-----Original Message-----
From: Andreas Pflug [mailto:pgadmin@xxxxxxxxxxxxxxxxx]
Sent: 26 July 2004 17:28
To: Dave Page
Cc: Vitaly Belman; pgadmin-hackers@xxxxxxxxxxxxxx
Subject: Re: [pgadmin-support] Schemas causing problems :(
This is really hackers stuff.
Dave Page wrote:
I don't recall that discussion, but in general I think we should
completely ignore the search path. Consider a function:
foo.dostuff().
The current code will return an empty schema prefix for a
search_path
of public,bar,foo. What if there is also public.dostuff()
or bar.dostuff()?
CREATE OR REPLACE could really screw up in that case...
Some logic black holes... preliminarily public only.
Public only would work fine unless the user had an object in pg_catalog
(not advisable, but when did that stop some ppl)...

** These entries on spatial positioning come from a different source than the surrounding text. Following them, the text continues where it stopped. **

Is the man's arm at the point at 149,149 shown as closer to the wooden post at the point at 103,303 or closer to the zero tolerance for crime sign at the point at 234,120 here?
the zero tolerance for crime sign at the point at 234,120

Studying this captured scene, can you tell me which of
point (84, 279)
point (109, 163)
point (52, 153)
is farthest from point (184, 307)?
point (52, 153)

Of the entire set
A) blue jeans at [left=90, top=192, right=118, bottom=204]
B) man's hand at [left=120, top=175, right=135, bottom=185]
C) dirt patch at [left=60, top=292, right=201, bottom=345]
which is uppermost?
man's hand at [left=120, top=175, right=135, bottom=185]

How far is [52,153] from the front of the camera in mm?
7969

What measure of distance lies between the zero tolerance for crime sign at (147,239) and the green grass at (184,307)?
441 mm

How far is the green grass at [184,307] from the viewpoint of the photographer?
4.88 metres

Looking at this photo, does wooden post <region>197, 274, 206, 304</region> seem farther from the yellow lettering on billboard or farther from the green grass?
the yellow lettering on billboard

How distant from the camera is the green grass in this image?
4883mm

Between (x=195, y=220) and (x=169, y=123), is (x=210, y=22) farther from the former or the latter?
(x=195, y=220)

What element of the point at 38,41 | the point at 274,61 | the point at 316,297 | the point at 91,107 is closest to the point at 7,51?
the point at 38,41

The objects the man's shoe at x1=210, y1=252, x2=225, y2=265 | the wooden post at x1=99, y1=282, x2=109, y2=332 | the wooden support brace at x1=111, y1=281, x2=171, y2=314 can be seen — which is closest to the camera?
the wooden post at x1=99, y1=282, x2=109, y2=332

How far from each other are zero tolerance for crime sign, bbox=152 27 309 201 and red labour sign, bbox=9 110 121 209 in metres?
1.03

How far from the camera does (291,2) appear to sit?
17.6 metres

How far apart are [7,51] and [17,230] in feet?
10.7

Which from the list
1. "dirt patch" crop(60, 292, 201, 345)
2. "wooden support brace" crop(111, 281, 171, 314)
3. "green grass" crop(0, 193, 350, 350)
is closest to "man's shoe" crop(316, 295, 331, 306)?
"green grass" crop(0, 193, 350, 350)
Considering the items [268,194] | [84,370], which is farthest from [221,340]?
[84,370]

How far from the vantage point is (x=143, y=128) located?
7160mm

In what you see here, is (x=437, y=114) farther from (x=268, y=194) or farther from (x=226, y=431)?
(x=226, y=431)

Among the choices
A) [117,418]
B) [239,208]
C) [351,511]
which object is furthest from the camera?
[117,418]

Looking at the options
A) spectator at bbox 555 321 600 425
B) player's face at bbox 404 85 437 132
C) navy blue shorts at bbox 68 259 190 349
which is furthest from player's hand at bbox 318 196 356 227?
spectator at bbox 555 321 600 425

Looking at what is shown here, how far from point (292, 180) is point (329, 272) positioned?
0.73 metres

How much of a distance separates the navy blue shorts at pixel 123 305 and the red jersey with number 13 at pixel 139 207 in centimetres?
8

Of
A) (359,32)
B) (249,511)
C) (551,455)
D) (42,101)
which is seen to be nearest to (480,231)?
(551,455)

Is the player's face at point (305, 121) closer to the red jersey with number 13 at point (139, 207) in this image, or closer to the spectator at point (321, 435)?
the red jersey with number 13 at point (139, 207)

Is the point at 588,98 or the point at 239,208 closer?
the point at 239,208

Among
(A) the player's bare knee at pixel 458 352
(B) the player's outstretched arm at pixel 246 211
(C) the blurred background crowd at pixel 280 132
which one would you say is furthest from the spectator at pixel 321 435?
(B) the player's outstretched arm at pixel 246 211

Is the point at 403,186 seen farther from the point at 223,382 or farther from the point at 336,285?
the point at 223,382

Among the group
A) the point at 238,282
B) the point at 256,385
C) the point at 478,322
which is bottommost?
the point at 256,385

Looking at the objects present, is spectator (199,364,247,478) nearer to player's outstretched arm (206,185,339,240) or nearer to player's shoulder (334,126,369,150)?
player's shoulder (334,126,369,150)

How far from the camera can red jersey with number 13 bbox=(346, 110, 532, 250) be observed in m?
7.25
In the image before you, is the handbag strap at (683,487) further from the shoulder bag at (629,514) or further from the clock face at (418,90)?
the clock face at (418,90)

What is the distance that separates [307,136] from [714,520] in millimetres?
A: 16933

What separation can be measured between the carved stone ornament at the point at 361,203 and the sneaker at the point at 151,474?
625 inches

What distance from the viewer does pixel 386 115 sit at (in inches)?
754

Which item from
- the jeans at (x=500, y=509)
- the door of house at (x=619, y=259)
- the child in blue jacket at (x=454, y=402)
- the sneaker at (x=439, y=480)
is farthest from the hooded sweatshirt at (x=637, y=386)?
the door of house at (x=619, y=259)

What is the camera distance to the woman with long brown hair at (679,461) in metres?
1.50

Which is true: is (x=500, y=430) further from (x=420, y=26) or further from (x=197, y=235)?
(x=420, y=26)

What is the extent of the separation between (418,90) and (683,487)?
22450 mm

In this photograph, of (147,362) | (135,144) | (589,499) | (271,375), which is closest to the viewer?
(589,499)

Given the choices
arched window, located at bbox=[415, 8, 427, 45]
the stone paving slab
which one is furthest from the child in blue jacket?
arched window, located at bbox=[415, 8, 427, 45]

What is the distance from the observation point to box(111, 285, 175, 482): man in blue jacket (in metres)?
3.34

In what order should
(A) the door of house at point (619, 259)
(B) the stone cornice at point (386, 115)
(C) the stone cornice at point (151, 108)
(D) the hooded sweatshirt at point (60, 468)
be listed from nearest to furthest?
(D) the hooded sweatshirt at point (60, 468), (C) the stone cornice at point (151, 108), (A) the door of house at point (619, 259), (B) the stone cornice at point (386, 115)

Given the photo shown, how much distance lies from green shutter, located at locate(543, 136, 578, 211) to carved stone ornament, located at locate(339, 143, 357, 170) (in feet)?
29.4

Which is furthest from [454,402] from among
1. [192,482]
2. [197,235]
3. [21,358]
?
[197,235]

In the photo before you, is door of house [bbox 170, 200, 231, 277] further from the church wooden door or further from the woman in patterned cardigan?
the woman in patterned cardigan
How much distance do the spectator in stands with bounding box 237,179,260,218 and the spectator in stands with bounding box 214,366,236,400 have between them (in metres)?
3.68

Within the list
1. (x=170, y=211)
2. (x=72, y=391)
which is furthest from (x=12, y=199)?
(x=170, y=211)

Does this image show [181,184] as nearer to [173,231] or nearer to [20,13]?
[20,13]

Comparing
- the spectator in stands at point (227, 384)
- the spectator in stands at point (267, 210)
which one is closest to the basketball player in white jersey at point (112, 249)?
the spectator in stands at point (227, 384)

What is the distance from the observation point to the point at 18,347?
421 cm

I also don't like the notion of treating public as some kind of
special schema. From PostgreSQL's pov, its only special in
that it's
there by default in template1 and the search_path. Other than that
it's just another schema and should be treated as such.
A grep showed that only FK has handles public special, all
other places go through pgDatabase::GetSchemaPrefix.

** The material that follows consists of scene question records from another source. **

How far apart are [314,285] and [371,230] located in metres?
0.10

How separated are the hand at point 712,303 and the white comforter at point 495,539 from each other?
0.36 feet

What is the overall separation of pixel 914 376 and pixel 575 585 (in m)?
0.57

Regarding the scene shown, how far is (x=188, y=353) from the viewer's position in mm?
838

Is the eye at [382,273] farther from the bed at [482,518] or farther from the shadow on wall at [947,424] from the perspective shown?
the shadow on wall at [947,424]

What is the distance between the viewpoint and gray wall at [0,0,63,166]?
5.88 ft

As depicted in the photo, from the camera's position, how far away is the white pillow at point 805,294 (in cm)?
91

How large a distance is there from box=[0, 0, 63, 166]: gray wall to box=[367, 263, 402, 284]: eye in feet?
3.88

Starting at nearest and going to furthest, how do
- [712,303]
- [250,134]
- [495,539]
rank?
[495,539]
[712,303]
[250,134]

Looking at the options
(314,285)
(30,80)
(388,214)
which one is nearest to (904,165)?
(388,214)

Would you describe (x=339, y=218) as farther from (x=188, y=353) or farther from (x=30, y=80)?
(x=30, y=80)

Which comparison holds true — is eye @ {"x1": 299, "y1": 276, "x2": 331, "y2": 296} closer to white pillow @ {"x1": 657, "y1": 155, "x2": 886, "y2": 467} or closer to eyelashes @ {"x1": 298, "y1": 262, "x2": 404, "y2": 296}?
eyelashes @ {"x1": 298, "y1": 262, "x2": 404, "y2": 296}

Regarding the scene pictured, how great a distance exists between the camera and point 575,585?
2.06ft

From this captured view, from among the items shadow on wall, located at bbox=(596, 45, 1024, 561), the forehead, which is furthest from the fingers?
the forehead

Yeah - I thought you were implying treating public/pg_catalog
differently when you said "It's obviously a mistake to suppress the
schema when creating/modifying objects (unless public or pg_catalog)"

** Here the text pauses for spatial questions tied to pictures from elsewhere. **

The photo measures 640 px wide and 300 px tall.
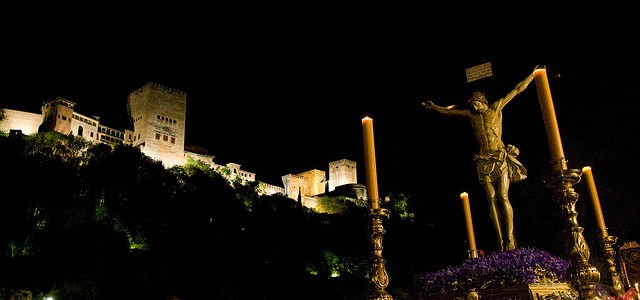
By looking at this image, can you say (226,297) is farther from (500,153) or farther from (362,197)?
(362,197)

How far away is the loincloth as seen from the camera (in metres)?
5.88

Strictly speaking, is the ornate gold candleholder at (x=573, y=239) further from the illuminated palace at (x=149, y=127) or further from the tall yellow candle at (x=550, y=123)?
the illuminated palace at (x=149, y=127)

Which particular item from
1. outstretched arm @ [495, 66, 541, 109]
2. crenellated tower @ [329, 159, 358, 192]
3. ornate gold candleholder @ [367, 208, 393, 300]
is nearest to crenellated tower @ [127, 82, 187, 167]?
crenellated tower @ [329, 159, 358, 192]

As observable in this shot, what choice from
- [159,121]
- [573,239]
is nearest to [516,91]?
[573,239]

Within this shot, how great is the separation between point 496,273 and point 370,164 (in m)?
1.57

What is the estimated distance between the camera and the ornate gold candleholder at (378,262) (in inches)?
172

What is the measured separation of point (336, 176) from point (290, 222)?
110 feet

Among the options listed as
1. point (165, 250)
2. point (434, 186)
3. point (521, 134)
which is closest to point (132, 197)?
point (165, 250)

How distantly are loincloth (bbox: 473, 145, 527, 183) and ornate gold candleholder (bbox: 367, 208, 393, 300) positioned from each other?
72.7 inches

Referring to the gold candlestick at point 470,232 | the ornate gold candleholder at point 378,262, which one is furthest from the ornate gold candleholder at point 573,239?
the gold candlestick at point 470,232

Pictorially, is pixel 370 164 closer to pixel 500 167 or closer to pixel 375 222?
pixel 375 222

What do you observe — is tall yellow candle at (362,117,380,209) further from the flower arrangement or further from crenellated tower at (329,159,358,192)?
crenellated tower at (329,159,358,192)

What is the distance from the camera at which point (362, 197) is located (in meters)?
79.2

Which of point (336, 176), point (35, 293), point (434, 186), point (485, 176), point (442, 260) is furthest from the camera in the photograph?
point (336, 176)
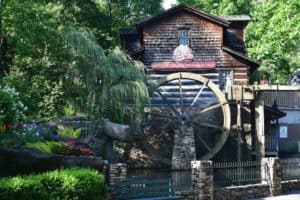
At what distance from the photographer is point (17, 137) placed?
15023 millimetres

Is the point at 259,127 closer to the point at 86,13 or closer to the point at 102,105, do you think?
the point at 102,105

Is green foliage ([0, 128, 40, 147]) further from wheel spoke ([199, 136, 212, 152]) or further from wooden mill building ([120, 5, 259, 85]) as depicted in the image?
wooden mill building ([120, 5, 259, 85])

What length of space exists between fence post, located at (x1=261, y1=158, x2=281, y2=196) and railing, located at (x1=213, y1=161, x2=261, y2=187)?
23cm

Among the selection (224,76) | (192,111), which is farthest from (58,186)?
(224,76)

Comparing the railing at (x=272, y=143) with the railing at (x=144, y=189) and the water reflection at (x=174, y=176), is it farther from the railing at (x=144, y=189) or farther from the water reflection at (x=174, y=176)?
the railing at (x=144, y=189)

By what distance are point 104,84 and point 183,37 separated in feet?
24.4

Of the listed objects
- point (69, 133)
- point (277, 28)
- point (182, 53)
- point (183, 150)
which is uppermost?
point (277, 28)

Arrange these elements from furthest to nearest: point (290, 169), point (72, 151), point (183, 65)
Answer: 1. point (183, 65)
2. point (290, 169)
3. point (72, 151)

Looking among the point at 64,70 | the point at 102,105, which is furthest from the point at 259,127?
the point at 64,70

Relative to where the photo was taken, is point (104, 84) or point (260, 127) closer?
point (104, 84)

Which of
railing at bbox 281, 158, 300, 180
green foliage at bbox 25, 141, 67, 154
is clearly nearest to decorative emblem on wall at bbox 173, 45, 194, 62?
railing at bbox 281, 158, 300, 180

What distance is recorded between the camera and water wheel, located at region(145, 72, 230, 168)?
23.8m

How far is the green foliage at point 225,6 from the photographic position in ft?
124

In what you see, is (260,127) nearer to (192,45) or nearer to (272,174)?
(272,174)
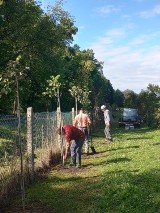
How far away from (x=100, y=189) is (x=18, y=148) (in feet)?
7.58

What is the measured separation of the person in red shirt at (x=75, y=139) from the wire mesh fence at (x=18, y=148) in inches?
35.3

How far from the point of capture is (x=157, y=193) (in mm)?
9203

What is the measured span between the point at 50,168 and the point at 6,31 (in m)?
20.5

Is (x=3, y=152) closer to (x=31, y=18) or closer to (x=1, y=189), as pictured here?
(x=1, y=189)

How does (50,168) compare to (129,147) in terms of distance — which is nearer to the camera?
(50,168)

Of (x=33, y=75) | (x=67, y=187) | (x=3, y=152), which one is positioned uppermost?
(x=33, y=75)

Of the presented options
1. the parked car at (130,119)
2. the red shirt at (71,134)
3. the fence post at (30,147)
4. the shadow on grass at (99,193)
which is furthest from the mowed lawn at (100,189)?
the parked car at (130,119)

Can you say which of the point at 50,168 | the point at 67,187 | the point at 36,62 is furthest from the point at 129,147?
the point at 36,62

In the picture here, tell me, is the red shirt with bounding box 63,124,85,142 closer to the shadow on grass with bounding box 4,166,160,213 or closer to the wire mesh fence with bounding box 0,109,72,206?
the wire mesh fence with bounding box 0,109,72,206

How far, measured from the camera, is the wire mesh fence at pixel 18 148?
32.2 feet

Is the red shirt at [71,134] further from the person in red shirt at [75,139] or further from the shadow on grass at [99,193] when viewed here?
the shadow on grass at [99,193]

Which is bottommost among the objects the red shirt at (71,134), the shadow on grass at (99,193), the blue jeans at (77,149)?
the shadow on grass at (99,193)

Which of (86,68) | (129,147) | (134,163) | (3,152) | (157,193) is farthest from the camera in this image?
(86,68)

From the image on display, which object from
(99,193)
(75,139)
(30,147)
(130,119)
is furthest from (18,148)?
(130,119)
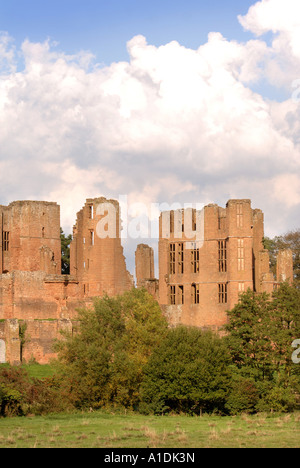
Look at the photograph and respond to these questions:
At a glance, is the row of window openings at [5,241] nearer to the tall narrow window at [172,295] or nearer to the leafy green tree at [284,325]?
the tall narrow window at [172,295]

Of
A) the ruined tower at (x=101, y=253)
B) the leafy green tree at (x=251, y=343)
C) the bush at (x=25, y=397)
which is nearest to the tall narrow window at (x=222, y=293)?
the ruined tower at (x=101, y=253)

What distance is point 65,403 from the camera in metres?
46.4

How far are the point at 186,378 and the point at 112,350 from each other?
18.5 feet

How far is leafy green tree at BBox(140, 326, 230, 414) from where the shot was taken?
45.8 m

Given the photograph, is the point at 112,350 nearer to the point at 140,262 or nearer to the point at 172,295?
the point at 172,295

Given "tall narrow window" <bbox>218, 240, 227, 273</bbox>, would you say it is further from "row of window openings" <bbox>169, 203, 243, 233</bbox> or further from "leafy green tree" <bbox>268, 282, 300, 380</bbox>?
"leafy green tree" <bbox>268, 282, 300, 380</bbox>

The correct overall behaviour seems
- find the first schema in search_path that exists.
- If this is the schema in question, suppress it.
OK. Still might result in broken reverse engineered SQL when used in a
different session with a different search path of course.
- (ignore all following schema names, this was the main problem)
Yup.
- If schema = pg_catalog, suppress it.
Why? Any reverse engineered SQL will then incorrectly force objects into
the first existing schema in the search_path, not pg_catalog.